Monday, February 8, 2010

The Road

I have been derelict in many things, but what's been at me most is how to respond to The Road, both book and movie. The praises for the novel-in-prose-poems don't need to be rehashed. The prose is sparse and stunning, grand and intimate. But what's more telling, at least for me, is how I read the book.

For much of it, A. slept on top of me. He'd stir some as I turned the pages or propped the book lightly on his back when I had too hard a time holding it above his sleeping body, yes, but he remained asleep long enough for the man to cook his son breakfast, to salvage supplies from the boat, to keep coughing through the misery in hope of what could be.

My survival skills are next to nothing, and on too many days, my capacity to get from morning to sleep with a hopeful outlook is even less. I don't require an apocalypse to happen so that I can know for sure whether I have it in me to do for mine what the Man does for his. He gives each day like it's a gift, which is a terrible example for a father, post- or pre-apocalyptic, to have to live up to, especially one who has the faults mentioned previously.

Literature is full of fathers and sons, and it's a trope I could always look at with the short-sightedness of a son who has no idea what it was to be a man, a father. Now, there is so much more to be taught and given, even if I don't always have the desire or patience to spend the effort doing so. He's a sponge. He's a person all his own. He's my son, and I have the responsibility to be as selfless as I can. I don't always know what that means for me. I don't know if gradually my needs and goals will fall farther away because it's damn hard to consistently find a balance every day.

I love him, and he loves me, but wondering whether I've done all I was meant to by having a child, whether my goal is not to be great myself but to teach someone else how he can change the world, keeps me awake some nights. Being a writer, I've made peace with the second part some. Poems and essays, stories and novels, may not be able to change the world, but they can shape the minds of those who can alter what we do to each other. And biologically speaking, I know the answer, but there must be something else I'm supposed to accomplish, some other way to keep my family and me feeling fulfilled. I trust something will help show me what needs to be done, how I can make certain I set a good example.

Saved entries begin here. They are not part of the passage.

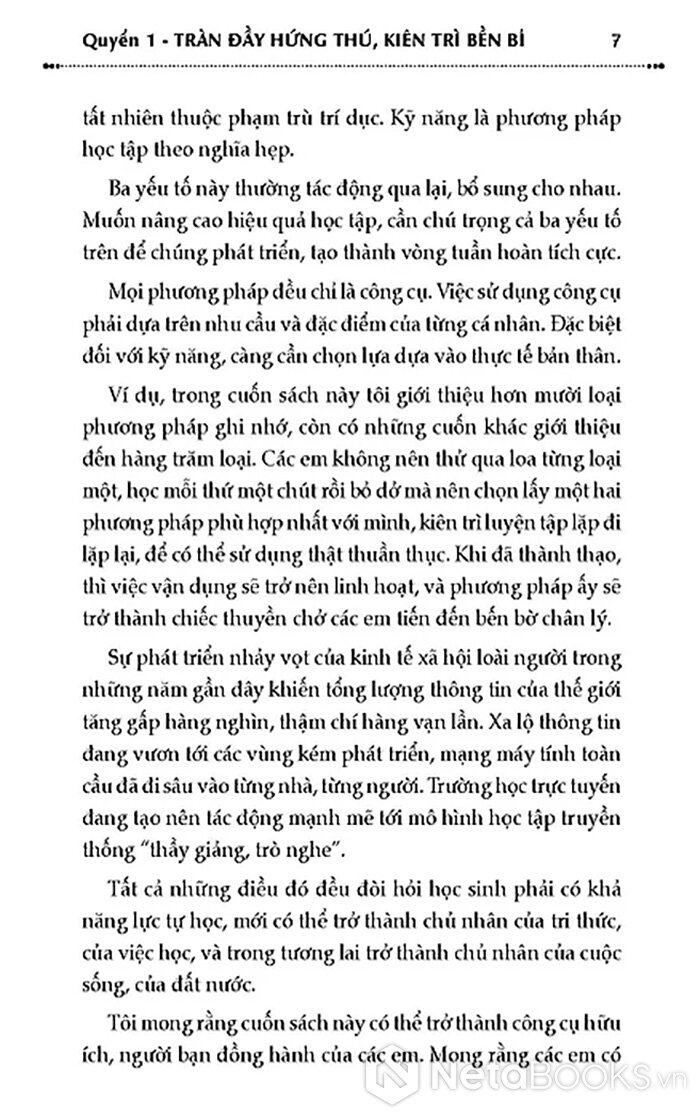 Quyển 1 - TRÀN ĐẦY HỨNG THÚ, KIÊN TRÌ BỀN BỈ 7

tất nhiên thuộc phạm trù trí dục. Kỹ năng là phương pháp học tập theo nghĩa hẹp.

Ba yếu tố này thường tác động qua lại, bổ sung cho nhau. Muốn nâng cao hiệu quả học tập, cần chú trọng cả ba yếu tố trên để chúng phát triển, tạo thành vòng tuần hoàn tích cực.

Mọi phương pháp đều chỉ là công cụ. Việc sử dụng công cụ phải dựa trên nhu cầu và đặc điểm của từng cá nhân. Đặc biệt đối với kỹ năng, càng cần chọn lựa dựa vào thực tế bản thân.

Ví dụ, trong cuốn sách này tôi giới thiệu hơn mười loại phương pháp ghi nhớ, còn có những cuốn khác giới thiệu đến hàng trăm loại. Các em không nên thử qua loa từng loại một, học mỗi thứ một chút rồi bỏ dở mà nên chọn lấy một hai phương pháp phù hợp nhất với mình, kiên trì luyện tập lặp đi lặp lại, để có thể sử dụng thật thuần thục. Khi đã thành thạo, thì việc vận dụng sẽ trở nên linh hoạt, và phương pháp ấy sẽ trở thành chiếc thuyền chở các em tiến đến bến bờ chân lý.

Sự phát triển nhảy vọt của kinh tế xã hội loài người trong những năm gần đây khiến tổng lượng thông tin của thế giới tăng gấp hàng nghìn, thậm chí hàng vạn lần. Xa lộ thông tin đang vươn tới các vùng kém phát triển, mạng máy tính toàn cầu đã đi sâu vào từng nhà, từng người. Trường học trực tuyến đang tạo nên tác động mạnh mẽ tới mô hình học tập truyền thống "thầy giảng, trò nghe".

Tất cả những điều đó đều đòi hỏi học sinh phải có khả năng lực tự học, mới có thể trở thành chủ nhân của tri thức, của việc học, và trong tương lai trở thành chủ nhân của cuộc sống, của đất nước.

Tôi mong rằng cuốn sách này có thể trở thành công cụ hữu ích, người bạn đồng hành của các em. Mong rằng các em có

NetaBOOKS.vn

I love him and don't want to fail him, though of course I will sometimes because no one is perfect, which is not something someone who fears failure wants to type. Please be proud of me, A., even though I may not always earn it.

*

"They slept huddled together in the rank quilts in the dark and the cold. He held the boy close to him. So thin. My heart, he said. My heart. But he knew that if he were a good father still it might well be as she had said. That the boy was all that stood between him and death."

- Cormac McCarthy

4 comments:

Sam Snoek-Brown said...
This comment has been removed by the author.
Anonymous said...

My friend, this is one of the most beautiful things you've ever written, or at least one of the most beautiful of your things I've read, and I'm including your poetry in that. And I'm damn glad you got around to posting it. You post here too infrequently, I think. We need more of your voice online.

Molly said...

You will never fail him in any real way. Trust me. I know this to be fact.

Unknown said...

Michael, a lesser man would not be able to admit these things to himself, let alone share these feelings with others. I think you're on the right track, even if you can't tell where it's going right now.